And so it is that clever psychologists can make you think you have an invisible hand.
It’s odd to those who feel a need to think of a human being, their own self or another, as having some sort of well-formed existence given at conception or maturity or whatever. This is the mistake of thinking of an empirical creature, a human being, as metaphysically grounded, a complete being thought of as perhaps a `person’. I might describe this as `backdoor’ Platonism, a replacement of an ultimately erroneous but plausible and rationally stated understanding of being by mere assumptions, prejudices of a sort guaranteed to decay into superstitions if held too firmly and too consistently.
We are embodied but our individual `selves’ are constructed by our interactions with our own bodies and with a lot of surrounding entities, some of them abstract and not embodied, at least not in a direct way. (Embodiment can be a misleading description of, say, a community but it is a valid description if properly qualified by references, for example, to past and future generations or even the me of last year and the you of ten years from now.)
We are, in some reductionistic but legitimate sense, mappings in our brains, mappings which include both our individual and communal selves. In a book I released for download recently, A More Exact Understanding of Human Being, I wrote:
In the December, 2007 edition of Brain in the News published by Dana Foundation, there was a reprint of an article I Feel Your Pain which was published at Salon. It seems that specific brain-cells have been found which respond to distress on the part of a nearby creature. True pain can be felt when we see others suffering.

[Items from a data collection]
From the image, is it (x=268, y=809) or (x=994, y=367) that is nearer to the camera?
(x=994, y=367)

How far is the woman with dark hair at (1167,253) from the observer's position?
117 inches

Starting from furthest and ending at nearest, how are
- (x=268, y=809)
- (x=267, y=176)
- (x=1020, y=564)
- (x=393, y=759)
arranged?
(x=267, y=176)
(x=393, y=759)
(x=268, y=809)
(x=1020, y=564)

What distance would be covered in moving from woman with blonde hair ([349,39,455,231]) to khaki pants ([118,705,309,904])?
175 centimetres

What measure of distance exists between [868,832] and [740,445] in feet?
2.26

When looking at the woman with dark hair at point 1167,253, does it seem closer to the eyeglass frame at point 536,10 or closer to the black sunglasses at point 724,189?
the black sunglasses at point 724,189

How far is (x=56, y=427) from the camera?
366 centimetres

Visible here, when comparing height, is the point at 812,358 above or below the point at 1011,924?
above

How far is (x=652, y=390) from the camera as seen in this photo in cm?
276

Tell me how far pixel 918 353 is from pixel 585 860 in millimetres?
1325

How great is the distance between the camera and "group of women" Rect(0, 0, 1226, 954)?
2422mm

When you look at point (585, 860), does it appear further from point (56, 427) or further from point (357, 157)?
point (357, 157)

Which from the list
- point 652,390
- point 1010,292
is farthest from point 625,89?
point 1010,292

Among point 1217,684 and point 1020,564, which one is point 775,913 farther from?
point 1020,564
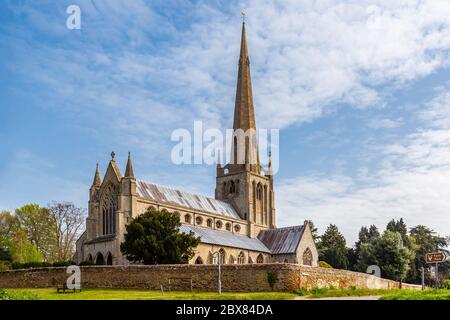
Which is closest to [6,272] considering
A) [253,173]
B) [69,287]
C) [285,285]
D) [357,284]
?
[69,287]

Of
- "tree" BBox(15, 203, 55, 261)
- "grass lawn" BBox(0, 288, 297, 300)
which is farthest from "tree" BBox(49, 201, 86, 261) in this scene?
"grass lawn" BBox(0, 288, 297, 300)

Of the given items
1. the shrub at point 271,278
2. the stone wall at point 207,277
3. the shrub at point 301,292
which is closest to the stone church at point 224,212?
the stone wall at point 207,277

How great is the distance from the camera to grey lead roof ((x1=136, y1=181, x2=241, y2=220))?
64.6m

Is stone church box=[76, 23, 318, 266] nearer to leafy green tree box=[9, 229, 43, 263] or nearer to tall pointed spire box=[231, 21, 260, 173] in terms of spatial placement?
tall pointed spire box=[231, 21, 260, 173]

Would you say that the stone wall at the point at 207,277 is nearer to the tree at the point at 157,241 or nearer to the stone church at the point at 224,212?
the tree at the point at 157,241

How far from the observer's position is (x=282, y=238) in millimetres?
78812

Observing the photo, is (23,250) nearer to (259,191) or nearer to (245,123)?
(259,191)

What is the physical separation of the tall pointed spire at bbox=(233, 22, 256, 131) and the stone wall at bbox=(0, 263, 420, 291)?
1830 inches

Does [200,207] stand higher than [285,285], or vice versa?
[200,207]

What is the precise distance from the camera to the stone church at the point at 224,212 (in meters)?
60.5

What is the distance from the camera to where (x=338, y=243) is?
101750 millimetres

To do
Please carry on the passage about the self as a mapping in the brain, picking up after its last sentence. These items aren't needed.

Result of this task
Why not? The destruction by fire of cells on the tips of our fingers doesn’t magically lead to pain felt in our brains or in parts of the nervous system between finger and brain. There is no magical, nor metaphysical, foundation to the processes of pain in our bodies. It’s a result of biological selection processes which favored nervous systems which registered damage in such ways as to force the organism to react strongly. There is something real about pain but that reality is mediated by way of nervous system interactions more the result of tinkering than of design of the sort possible to modern engineers.
It seems quite reasonable that we would be made so that those brain-cells registering pain might well react to the pain of others, especially others who might be members of our communities. It’s this simple: if we build drones or other robotic devices to monitor forests for fires, then any reaction tied to direct detection of a fire can also be activated if the robot sees another robot acting as if it detected a fire. In a human being, or another social animal, we can merely add a mapping `module’ in the brain to put ourselves in the place of another and that reaction is experienced as something akin to the pain we would feel if we were actually in that situation ourselves.
Tentatively, we can say that empathy is the response of certain brain-cells to certain sorts of stimuli. That stimuli can be directly provided by the surrounding environment or it can be provided by signaling of various sorts.
Is that really empathy? Is that what ties us together during times of distress and trouble? Is that what motivates some to take in orphans and others to go off to serve in regions just hit by natural disasters? Is that what leads Joe to feel sorry for a man who just lost his beloved wife even when he’s the jerk who cheated Joe out of a promotion? We seem to have a need for some sort of higher explanation, something that would raise our emotions—loves and hates—into a realm more pure than our world of flesh and blood, dirt and rocks. There’s no reason to expect such an explanation exists. Though the entities of this concrete realm be shaped from more abstract stuff, neither concrete entities of this world nor their complex aspects are to be found in some realm of ethereal being and beings.
This world seems to contain various sorts of two-edged swords. It’s hardly surprising that we come into existence as, shall we say, tentative individual persons and communal persons by way of processes which also leave us vulnerable to magician’s tricks and maybe to manipulation by various sorts of human predators.